__Consignes de l'exercice__:
Comment se poursuit le texte sur le dialogue islamo-chrétien en France après les attentats du 13 novembre 2015 ? Rédigez la suite, en commençant après sa dernière phrase.

───── Extrait du document

Le Père Michel Lelong est Père Blanc.
Avant d’être responsable du Service des Relations avec l’Islam il dirigeait l’IBLA (Institut des Belles Lettres Africaines). Aujourd’hui en retraite, ce pionnier du dialogue islamochrétien en France demeure en contact avec beaucoup de personnalités musulmanes qui lui font confiance.
Dans les semaines qui suivirent les attentats du 13 novembre 2015 à Paris nombreuses furent, dans notre pays, les voix qui s’élevèrent pour appeler à l’union nationale et au « vivre ensemble » dans la fidélité aux valeurs de la France. Mais dans certains milieux politiques, culturels, médiatiques et même ecclésiastiques, s’élevèrent aussi des voix prétendant que « l’islam est un péril pour la civilisation européenne », que « les musulmans sont incapables d’accepter la laïcité » et qu’« il y a trop de mosquées dans notre pays ».
Ceux qui tiennent un tel langage semblent ignorer que dans certaines régions du monde, en particulier au Maghreb et au Moyen-Orient, ce sont des Musulmans qui sont les plus nombreuses victimes du terrorisme. Ils semblent ignorer aussi qu’il existe depuis longtemps et de plus en plus dans l’Umma, des courants de pensée divers en ce qui concerne l’interprétation du Coran. Ils oublient enfin qu’en France, comme en beaucoup d’autres pays, de Rabat à Alger et Tunis, du Caire à Beyrouth, Damas et Téhéran, tous les principaux responsables et porte-parole de l’Islam ont vigoureusement condamné le comportement de ceux qui utilisent le Coran et le trahissent en se laissant aller au fanatisme et en commettant des crimes.

──────────
───── Extraits de données

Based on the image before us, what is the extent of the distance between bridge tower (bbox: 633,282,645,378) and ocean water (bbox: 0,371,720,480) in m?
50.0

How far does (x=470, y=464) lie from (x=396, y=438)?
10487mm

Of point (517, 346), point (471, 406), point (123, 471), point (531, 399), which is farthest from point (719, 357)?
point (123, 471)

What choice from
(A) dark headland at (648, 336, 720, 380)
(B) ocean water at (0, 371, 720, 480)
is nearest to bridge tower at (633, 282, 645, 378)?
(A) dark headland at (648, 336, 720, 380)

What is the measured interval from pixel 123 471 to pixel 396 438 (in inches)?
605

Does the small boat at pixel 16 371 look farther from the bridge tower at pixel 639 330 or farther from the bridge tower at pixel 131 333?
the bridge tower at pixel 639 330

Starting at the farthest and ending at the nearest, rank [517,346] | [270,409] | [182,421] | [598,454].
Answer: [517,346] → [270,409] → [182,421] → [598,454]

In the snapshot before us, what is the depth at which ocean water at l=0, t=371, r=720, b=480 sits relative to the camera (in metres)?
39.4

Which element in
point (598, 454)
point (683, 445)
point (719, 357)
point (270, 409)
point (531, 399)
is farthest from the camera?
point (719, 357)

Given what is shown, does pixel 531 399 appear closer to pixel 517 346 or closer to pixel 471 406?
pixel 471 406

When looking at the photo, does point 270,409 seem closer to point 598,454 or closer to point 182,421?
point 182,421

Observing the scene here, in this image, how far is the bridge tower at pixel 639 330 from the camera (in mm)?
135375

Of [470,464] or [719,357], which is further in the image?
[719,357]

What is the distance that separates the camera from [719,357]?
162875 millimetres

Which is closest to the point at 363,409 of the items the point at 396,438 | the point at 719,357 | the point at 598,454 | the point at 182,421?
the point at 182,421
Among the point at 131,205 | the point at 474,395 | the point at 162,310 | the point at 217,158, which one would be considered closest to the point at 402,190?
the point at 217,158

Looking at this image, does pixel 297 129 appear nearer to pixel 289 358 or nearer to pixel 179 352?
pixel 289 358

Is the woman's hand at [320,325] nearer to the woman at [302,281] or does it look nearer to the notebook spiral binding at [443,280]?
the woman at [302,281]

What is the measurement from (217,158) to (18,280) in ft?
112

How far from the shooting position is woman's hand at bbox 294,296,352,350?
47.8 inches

──────────

__Résultat__:
Heureusement, dans notre pays, avant et après les évènements du 13 novembre, les plus hautes autorités politiques ont clairement rappelé que la laïcité bien comprise n’est pas hostile aux religions, mais qu’elle les respecte toutes et qu’elle permet à tous les Français – qu’ils soient Chrétiens, Juifs ou Musulmans, qu’ils soient croyants ou incroyants – d’avoir les mêmes droits et les mêmes devoirs. Tel est le message qu’a souvent rappelé, ces derniers mois, le Ministre de l’Intérieur, M. Bernard Cazeneuve.
De son côté, la Conférence des évêques de France appelle, depuis longtemps déjà, les Catholiques de notre pays à établir et à approfondir avec les Musulmans des relations d’amitié fraternelle er de confiante coopération pour promouvoir la justice et la paix. Elle le fait en particulier grâce à l’action menée par le Secrétariat pour les relations avec l’Islam (SRI) devenu récemment le Service National pour les Relations avec les Musulmans (SNRM).
Dans les siècles passés, en France, les relations entre l’Eglise catholique et la République laïque furent souvent difficiles et parfois même conflictuelles. Elles sont maintenant apaisées et bénéfiques pour tous. Je suis convaincu qu’il en sera bientôt de même entre l’Etat et l’Islam, dans notre pays, même si la présence des Musulmans y est récente et donc beaucoup moins visible et moins influente dans la vie sociale et culturelle, marquée chez nous depuis des siècles par la foi et la tradition catholiques : pensons à toutes les cathédrales dans nos grandes villes, au clocher de l’église au cœur de tous nos villages, et aux fêtes de Noël, de Pâques, de la Toussaint, célébrées par tous les Français.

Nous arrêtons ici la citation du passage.